[[ Quoted passage, beginning ]]

For the past few days, I’m always getting 429 errors returned.
“code”: 429,
“message”: “Quota exceeded for quota metric ‘Generate Content API requests per minute’ and limit ‘GenerateContent request limit per minute for a region’ of service ‘generativelanguage.googleapis.com’ for consumer ‘project_number:xyz’.”,
But when I go look at my usage details, it’s showing next-to-no traffic, just the 429s.
I have no idea where to go from here aside from making a new account. Anyone have any ideas?
Your traffic by response code will not be a good indicator of your quota limits being reached at the API level. You will want to look specifically at your Gemini quotas. In google cloud console, select the project you have tied to the gemini API key, go to IAM & Admin, click on quotas & system limits, and once on this page, use the filter to enter in the word gemini. You will see your specific limits and usage. Note that the dimensions column will display the specific model for which those limits occur (so you will see every single model Google has, what the limits are for that model, and your usage of those limits). Next to the entry that is for the model you are using, is a little graph icon that allows you to see historical usage charts. Click on this and you should see something like the following:
Hey, I think I’m experiencing the same issue, since today. As you can see, my peak usage is lower than 1%. I can easily reproduce the error by sending 2 consecutive requests containing an image, and a prompt to extract JSON from the image.

[[ Quoted passage, end ]]

◆ What is needed
Reproduce the 429 error thread above from "For the past" up to and including "just the 429s.".

[[ Source information, beginning ]]

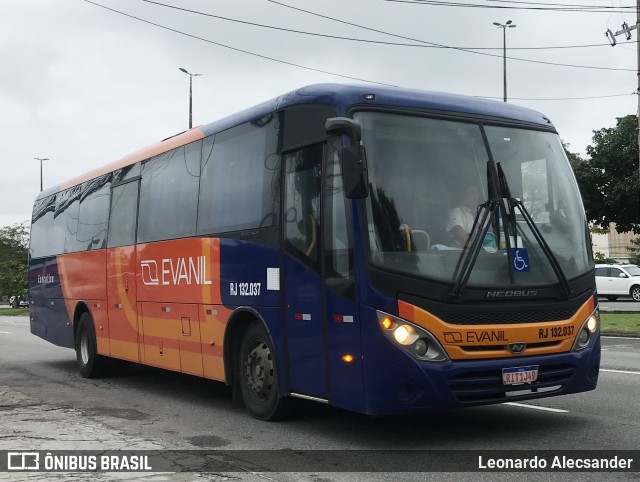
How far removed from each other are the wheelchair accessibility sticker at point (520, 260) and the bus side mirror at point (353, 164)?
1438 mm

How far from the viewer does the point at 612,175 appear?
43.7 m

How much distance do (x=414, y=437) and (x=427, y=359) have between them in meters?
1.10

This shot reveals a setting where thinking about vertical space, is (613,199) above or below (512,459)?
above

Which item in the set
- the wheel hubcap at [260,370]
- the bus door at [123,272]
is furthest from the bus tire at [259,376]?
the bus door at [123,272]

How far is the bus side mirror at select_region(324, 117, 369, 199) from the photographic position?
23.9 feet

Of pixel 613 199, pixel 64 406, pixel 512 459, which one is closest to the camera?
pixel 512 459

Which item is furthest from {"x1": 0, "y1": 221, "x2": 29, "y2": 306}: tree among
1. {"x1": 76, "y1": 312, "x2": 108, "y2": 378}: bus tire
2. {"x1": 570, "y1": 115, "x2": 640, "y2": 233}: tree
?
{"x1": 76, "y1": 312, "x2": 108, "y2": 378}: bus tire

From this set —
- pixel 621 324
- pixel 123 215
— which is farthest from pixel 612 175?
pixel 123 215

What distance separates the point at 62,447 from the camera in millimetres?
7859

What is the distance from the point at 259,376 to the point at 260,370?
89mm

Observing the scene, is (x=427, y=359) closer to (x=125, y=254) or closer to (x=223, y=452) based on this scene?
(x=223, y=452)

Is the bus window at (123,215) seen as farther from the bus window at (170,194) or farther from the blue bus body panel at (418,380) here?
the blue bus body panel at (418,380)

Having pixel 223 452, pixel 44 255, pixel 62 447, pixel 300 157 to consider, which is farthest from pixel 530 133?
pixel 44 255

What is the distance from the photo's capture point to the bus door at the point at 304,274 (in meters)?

[[ Source information, end ]]

◆ Task result
For the past few days, I’m always getting 429 errors returned.
“code”: 429,
“message”: “Quota exceeded for quota metric ‘Generate Content API requests per minute’ and limit ‘GenerateContent request limit per minute for a region’ of service ‘generativelanguage.googleapis.com’ for consumer ‘project_number:xyz’.”,
But when I go look at my usage details, it’s showing next-to-no traffic, just the 429s.